Healing probably means different things to different people, but one definition that emerged from the study is: “The re-establishment of a sense of integrity and wholeness.” 

Healing was an emergent property that resulted from each individuals’ complex healing journey, a result of bridged connections between resources and relationships. “…they gradually found relief from suffering and began to exhibit emergent characteristics: a sense of hope, self-acceptance, and a desire to help others—the immediate precursors to healing.”

 In varying degrees, “they were able to transcend their suffering and in some sense to flourish.” 

  • Helping Others: We find meaning in helping others. “Understanding that suffering gives the strength and experience to help others in similar situations.”
  • Hope: We begin to have hope that we will not always feel this bad. A Crohn’s patient said, “I think gradually I realized that I was going to feel better. I did have days when I actually didn’t vomit, when I did feel better. And I think gradually I came to believe that maybe I could have a normal life again.”
  • Self-Acceptance: We see our inherent value and understand that we are not to blame for our suffering. A participant living with HIV said, “I’m really proud of myself. I think that now I still want to live. I don’t want to die, and I really love myself a lot. I have a lot of comfort in myself.”

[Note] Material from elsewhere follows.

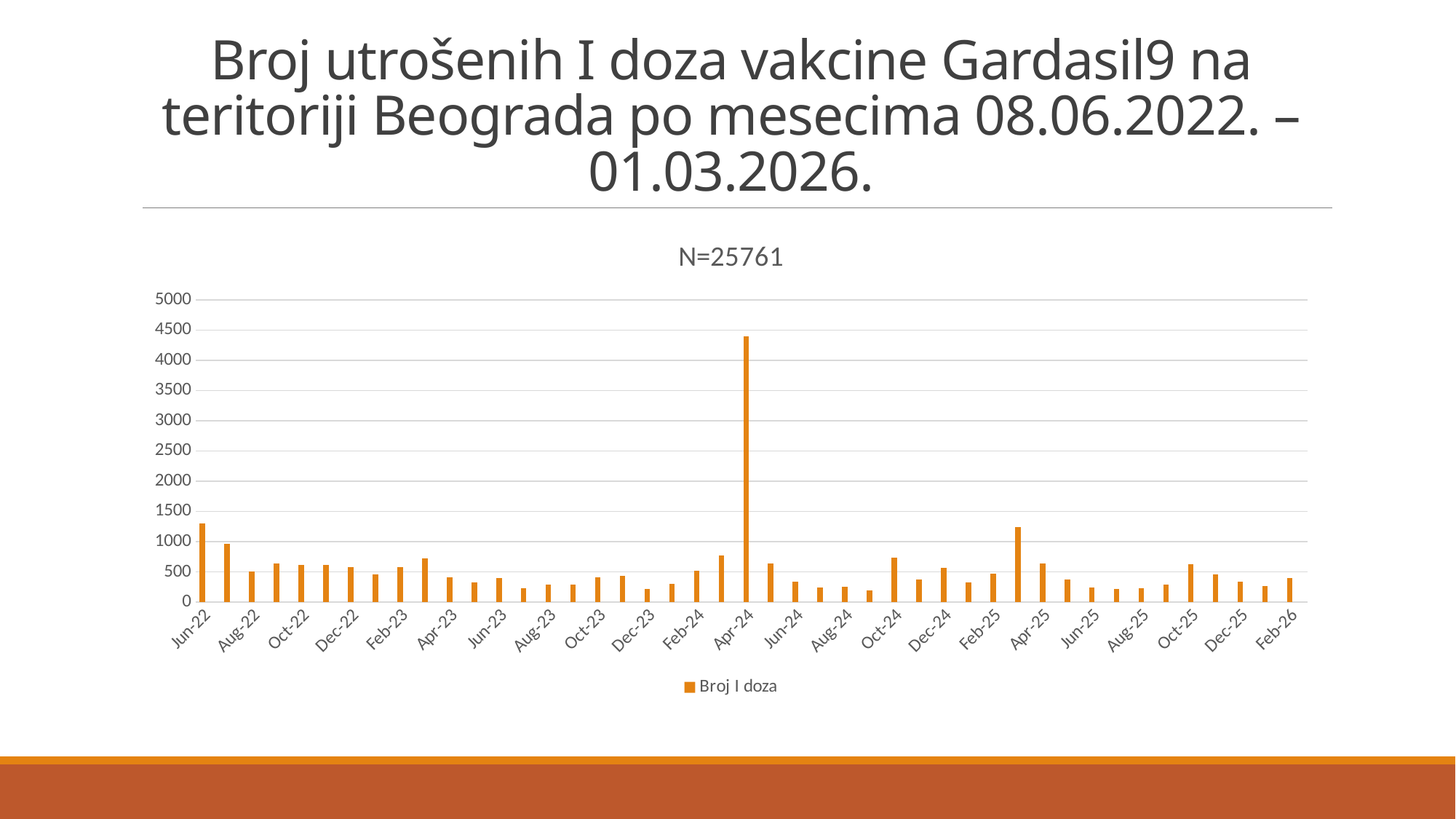
How many series does the legend list? 1 Is the value for Apr-24 greater or less than 5000? less Is the value for Dec-23 greater or less than 500? less Is the value for Jun-22 greater or less than 1000? greater What is the title shown above the chart? N=25761 What is the name of the series in the legend? Broj I doza What kind of chart is shown on the slide? bar chart Which is larger, the value for Oct-25 or the value for Dec-25? Oct-25 Which month has the highest number of first doses? Apr-24 Which is larger, the value for Jun-22 or the value for Aug-22? Jun-22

Suffering is the ongoing pain from wounding. 

There is debate about whether or not one actually needs to experience suffering on the path to healing.

Wounding happens when we experience physical or emotional harm. It can stem from chronic illness or by physical or psychological trauma for which we do not have the tools to cope, or a combination of those factors. 

“The degree and quality of suffering experienced by each individual is framed by contextual factors that include personal characteristics, timing of their initial or ongoing wounding in the developmental life cycle and prior and current relationships.”

Characteristics: How predisposed someone may be to wounding/how many tools and resources someone may have to deal with trauma/illness.

Lifestages: Developmental timing plays an important role in the impact of trauma — young children often do not have the same resources as older adults.

Relationships: Relationships can provide solace and support for those suffering, while lack of healthy relationships can prolong suffering.